Par un jugement n° 2200430-2200431, le tribunal administratif de Nancy a annulé l’arrêté du 27 octobre 2021 et rejeté le surplus de ces requêtes.
Ensuite, devant la cour administrative d’appel de Nancy, par une requête, enregistrée le 24 avril 2025, M. X. a demandé, sur le fondement de l’article R. 811-15 du code de justice administrative, d’ordonner de surseoir à l’exécution de ce jugement en tant qu’il a annulé l’arrêté du 27 octobre 2021.
Par un mémoire en défense, enregistré le 27 juillet 2025, le couple demandait à la cour de rejeter la requête et de mettre à la charge de M. X. une somme de 3 000 euros au titre de l’article L. 761-1 du code de justice administrative.
Par des mémoires en intervention, enregistrés les 2 et 3 septembre 2025, la commune de Saint-Nabord demandait à la cour, sur le fondement des articles R. 811-15 et R. 811-17 du code de justice administrative, d’ordonner de surseoir à l’exécution de ce jugement en tant qu’il a annulé l’arrêté du 27 octobre 2021 et de mettre à la charge du couple, une somme de 2 500 euros au titre de l’article L. 761-1 du code de justice administrative.
Pour demander qu’il soit sursis à l’exécution du jugement attaqué, M. X. soutenait, à titre principal, que les demandes présentées par le couple étaient irrecevables, faute pour les requérants de justifier d’un intérêt à agir conforme aux dispositions de l’article L. 600-1-2 du code de l’urbanisme et, à titre subsidiaire, que la démolition à laquelle il a fait procéder n’a pas laissé subsister la seule partie souterraine de l’édifice existant, que les fondations n’ont pas été élargies et qu’il n’a pas commis de fraude.

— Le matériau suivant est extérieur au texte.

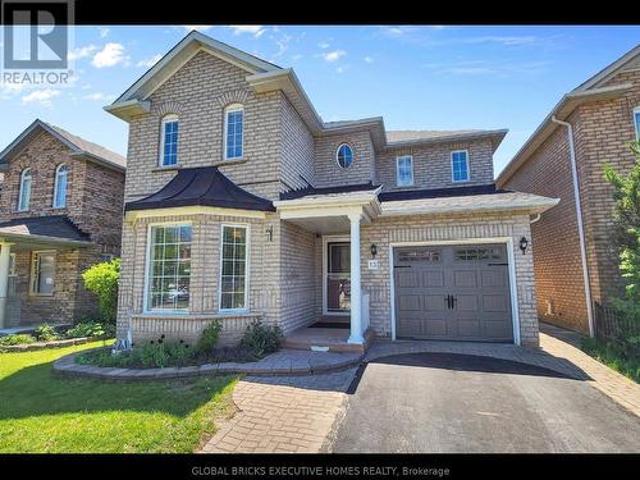 13 Howling Crescent, Ajax, ON, L1S 7N7 house for sale | Listing ID E13214 | Royal LePage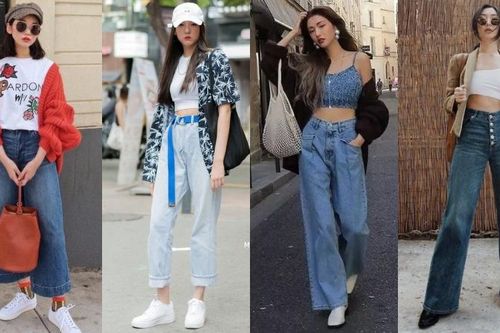 6 kiểu quần tôn dáng giúp các tín đồ thời trang trông đa dạng, nổi bật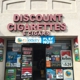 Discount Cigarettes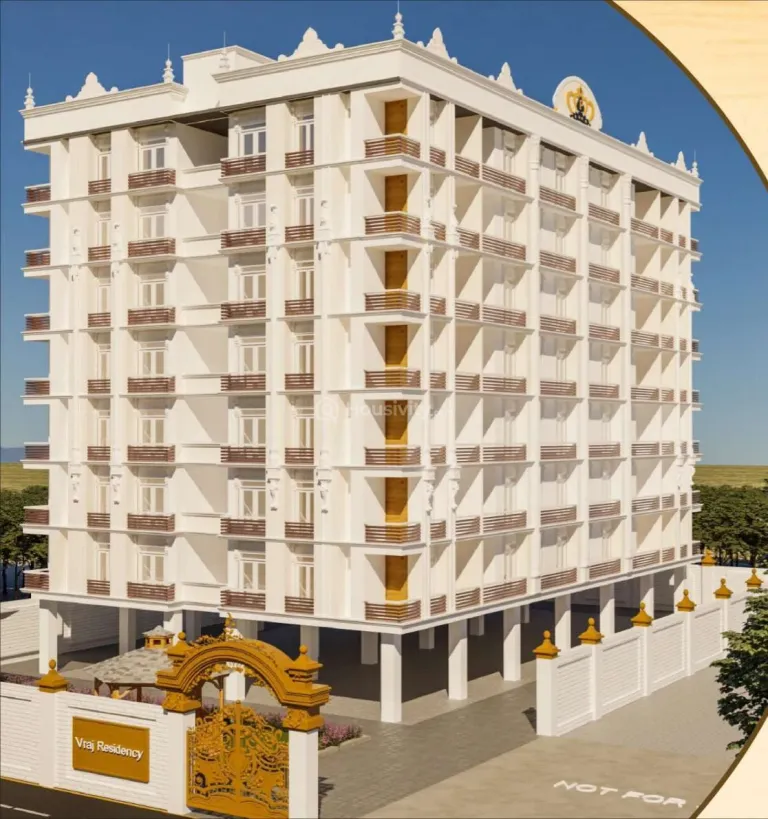 Vraj Residency Image 1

La commune de Saint-Nabord soutenait quant à elle que la demande dirigée contre l’arrêté du 27 octobre 2021 était irrecevable, tant par application de l’article L. 600-1-2 du code de l’urbanisme qu’en raison de sa tardiveté, et que cet arrêté n’est pas entaché de fraude.
Au cours de l’audience publique du 19 novembre 2025, la cour a considéré qu’aucun de ces moyens n’est de nature à justifier le rejet des conclusions à fin d’annulation accueillies par le jugement attaqué.
C’est pourquoi dans son délibéré du 25 novembre 2025, la cour a rejeté la requête de M. X. et les conclusions de la commune de Saint-Nabord. D’autre part, elle a mis à la charge de M. X. une somme globale de 1 200 euros à payer au couple au titre de l’article L. 761-1 du code de justice administrative.